§ **VOS CONSIGNES**
Pourriez-vous transformer toutes les lignes de la liste ci-dessous en un tableau Markdown à deux colonnes, « N » pour le numéro de rang et « Ligne » pour le texte, en omettant les lignes vides et sans reprendre les images dans la réponse ?
═════ DONNÉES FOURNIES
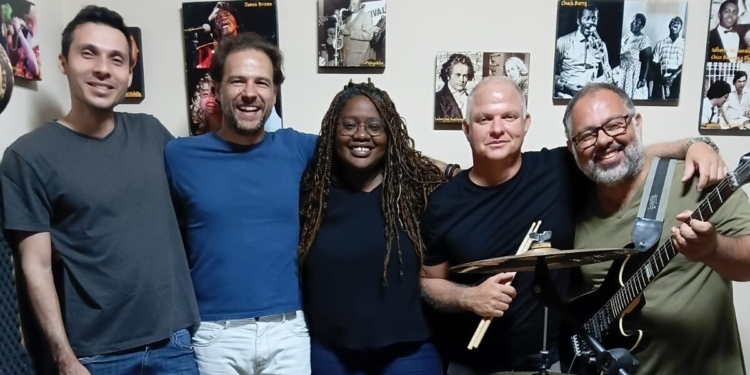 Banda ‘A Outra’ resgata clássicos com releituras inovadoras no Carnarock da Bierinbox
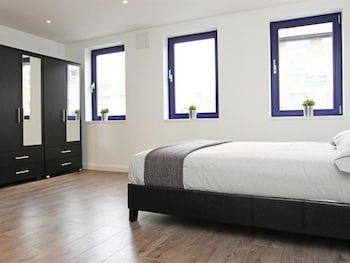 Linton Apartments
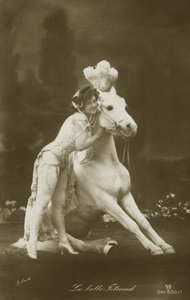 La Belle Titcomb（黑白照片） 作者 法国摄影师
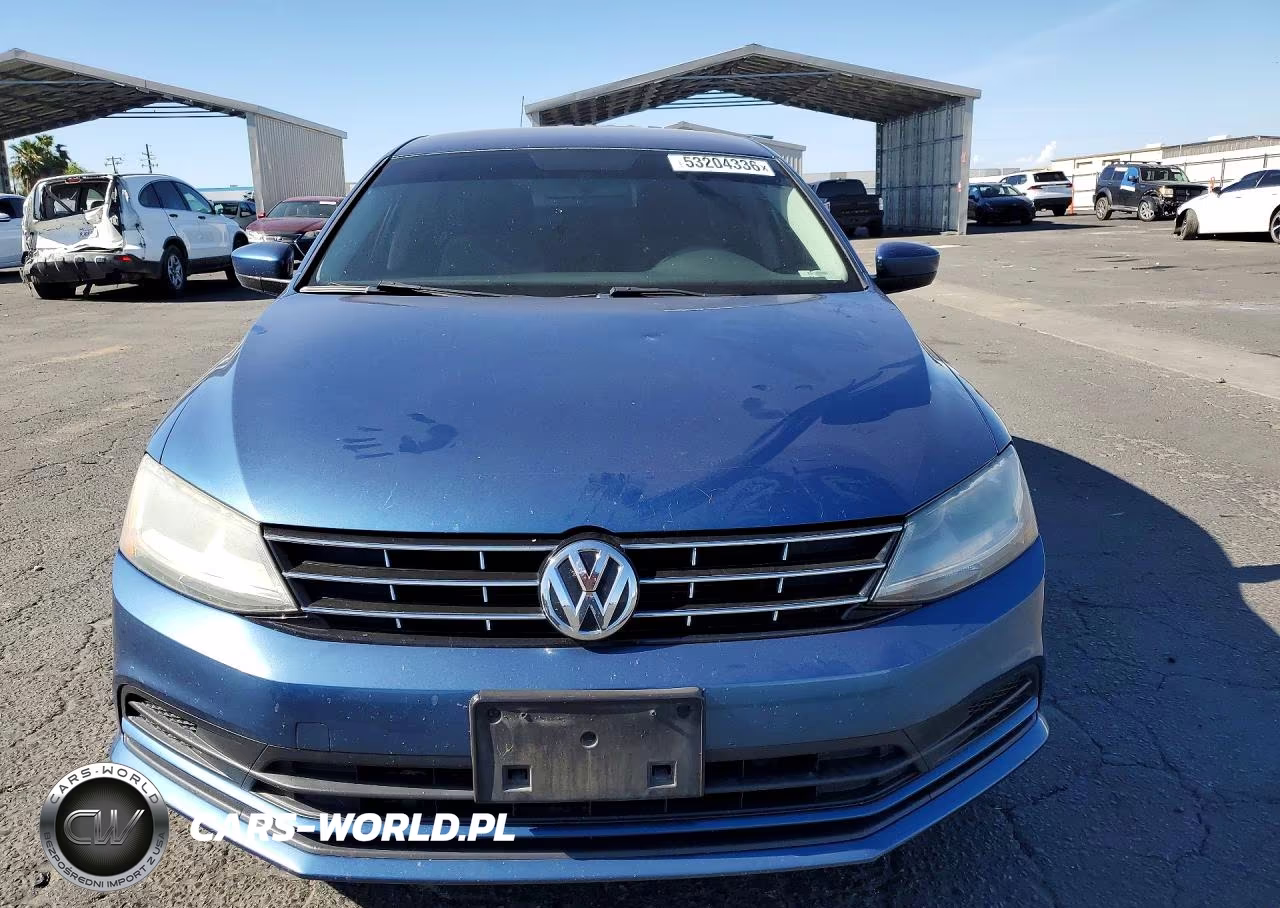 2018 Volkswagen Jetta VIN:3VW2B7AJ2JM259460 - 5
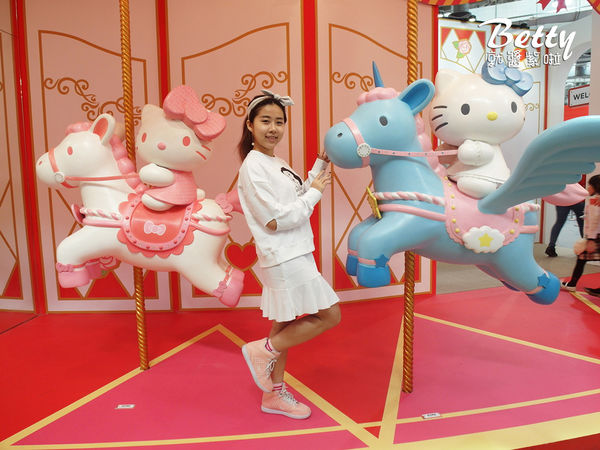 HELLO KITTY GO AROUND!!歡樂嘉年華 (44).jpg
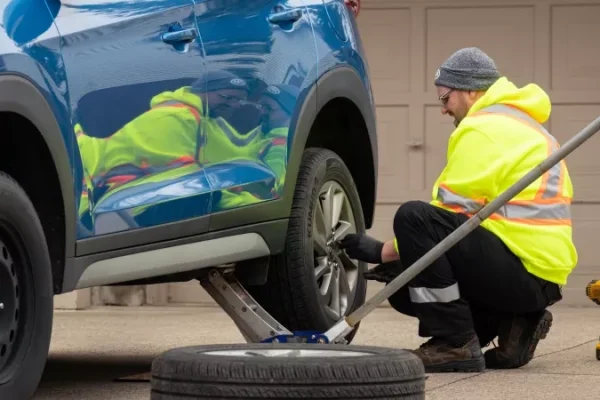 CAA-MobileTireChangeService-Bumblebee (25 of 55).jpg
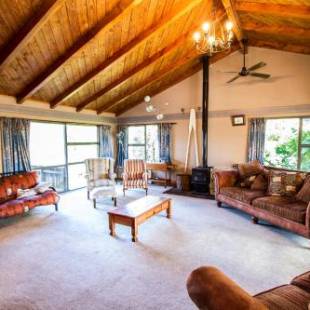 Фотографии гостевого дома 
            Riverbed Lodge - Lake Taupo Home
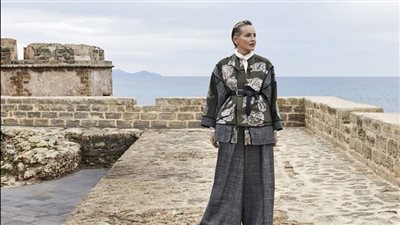 العالمية شارون ستون نجمة حملة أنطونيو ماراس الجديدة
══════════
§ **RÉPONSE CI-DESSOUS**
| N | Ligne |
|---|---|
| 1 |  Banda ‘A Outra’ resgata clássicos com releituras inovadoras no Carnarock da Bierinbox |
| 2 |  Linton Apartments |
| 3 |  La Belle Titcomb（黑白照片） 作者 法国摄影师 |
| 4 |  2018 Volkswagen Jetta VIN:3VW2B7AJ2JM259460 - 5 |
| 5 |  HELLO KITTY GO AROUND!!歡樂嘉年華 (44).jpg |
| 6 |  CAA-MobileTireChangeService-Bumblebee (25 of 55).jpg |
| 7 |  Фотографии гостевого дома  |
| 8 |             Riverbed Lodge - Lake Taupo Home |
| 9 |  العالمية شارون ستون نجمة حملة أنطونيو ماراس الجديدة |